At 22 Dodgson would tell seaside stories to the kids at Whitby, Yorkshire. Somehow they overlooked his stuttering presentation and were enthralled by his amazing, colorful tales. His passion may have been math but his joy was the delight his stories brought to children. His love for the kids brought out much in the way of creative imagination. Sometimes he'd begin the story with no idea how it would unfold.


On July 4,1862 Dodgson and a friend went on a rowboat ride with the three children of a fellow Oxford lecturer. The middle child's name was Alice Liddell. Some time that afternoon Charles made up a story and chose Alice as the central character.
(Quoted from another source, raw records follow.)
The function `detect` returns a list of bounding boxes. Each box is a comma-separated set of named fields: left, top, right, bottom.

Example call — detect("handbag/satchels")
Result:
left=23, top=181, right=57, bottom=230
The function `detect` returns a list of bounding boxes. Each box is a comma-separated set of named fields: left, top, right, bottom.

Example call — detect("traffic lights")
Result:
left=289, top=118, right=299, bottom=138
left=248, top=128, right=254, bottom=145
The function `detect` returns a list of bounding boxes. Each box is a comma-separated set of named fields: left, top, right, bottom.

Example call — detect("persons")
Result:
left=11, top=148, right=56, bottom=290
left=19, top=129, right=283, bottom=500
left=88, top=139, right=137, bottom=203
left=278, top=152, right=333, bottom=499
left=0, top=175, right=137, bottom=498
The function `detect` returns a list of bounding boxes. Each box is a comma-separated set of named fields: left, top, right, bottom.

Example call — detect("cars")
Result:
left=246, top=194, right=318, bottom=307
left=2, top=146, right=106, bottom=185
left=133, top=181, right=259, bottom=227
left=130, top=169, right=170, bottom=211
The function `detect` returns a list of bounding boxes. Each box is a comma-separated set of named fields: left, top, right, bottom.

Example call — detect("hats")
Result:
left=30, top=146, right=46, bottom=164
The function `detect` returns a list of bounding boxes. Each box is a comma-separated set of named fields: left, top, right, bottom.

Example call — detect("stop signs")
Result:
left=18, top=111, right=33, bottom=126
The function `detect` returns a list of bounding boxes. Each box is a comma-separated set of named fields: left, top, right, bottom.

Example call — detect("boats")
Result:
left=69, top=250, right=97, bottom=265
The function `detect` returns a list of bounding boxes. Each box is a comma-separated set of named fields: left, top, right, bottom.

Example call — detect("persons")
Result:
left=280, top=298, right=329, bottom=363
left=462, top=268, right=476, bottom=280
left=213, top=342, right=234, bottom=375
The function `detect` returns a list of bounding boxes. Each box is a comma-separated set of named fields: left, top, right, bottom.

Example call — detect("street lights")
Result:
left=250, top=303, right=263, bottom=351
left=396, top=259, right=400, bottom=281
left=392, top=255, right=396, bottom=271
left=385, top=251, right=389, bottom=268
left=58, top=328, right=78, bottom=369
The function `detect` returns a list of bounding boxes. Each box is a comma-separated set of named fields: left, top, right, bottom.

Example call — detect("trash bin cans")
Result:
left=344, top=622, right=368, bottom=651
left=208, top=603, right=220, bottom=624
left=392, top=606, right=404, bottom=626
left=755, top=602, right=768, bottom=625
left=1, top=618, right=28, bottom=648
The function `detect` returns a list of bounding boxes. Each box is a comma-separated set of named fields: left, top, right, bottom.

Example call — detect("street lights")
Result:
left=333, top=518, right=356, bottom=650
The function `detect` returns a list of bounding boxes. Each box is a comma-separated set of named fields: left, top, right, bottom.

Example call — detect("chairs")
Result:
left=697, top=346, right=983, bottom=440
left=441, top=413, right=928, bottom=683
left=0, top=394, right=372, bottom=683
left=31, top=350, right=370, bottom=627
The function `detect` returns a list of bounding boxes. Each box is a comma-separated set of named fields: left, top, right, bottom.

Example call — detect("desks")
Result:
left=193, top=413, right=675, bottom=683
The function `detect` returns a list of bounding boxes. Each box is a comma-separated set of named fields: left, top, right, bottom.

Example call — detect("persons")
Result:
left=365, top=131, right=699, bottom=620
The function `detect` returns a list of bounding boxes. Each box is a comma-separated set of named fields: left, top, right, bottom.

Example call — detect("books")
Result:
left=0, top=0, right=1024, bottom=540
A chain of events was set in motion that has led to lasting fame for the Oxford mathematician. Dodgson published the story, a sequel and other subsequent works of wit and nonsense under the pseudonym Lewis Carroll, a Latinized re-ordering of his second and first names.


Today Alice in Wonderland is a child's tale that spans the globe. Translations continue to proliferate.


His skill was Math but it was his love for the youngsters that became his greatest contribution to the world. It was only after his death that his books became international best sellers.


That could happen to you too.


The Bible says in 1 Corinthians 13 that the greatest of all is love. A century from now it may not be your name on the project or the office door that will be remembered, but rather how much love you showed.


The only thing that counts for eternity is faith expressing itself through love.


Visit that Bible chapter again. Allow the understanding to dawn on you afresh. No matter what you know, say, do, believe or feel there is no lasting worth unless you are also a self-sacrificing, others focused, God glorifying lover.


It's not how much love you've received that matters.


Make the quantity of love you can pack into each day your magnificent obsession. Knowing God is the great reservoir of love for God is Love.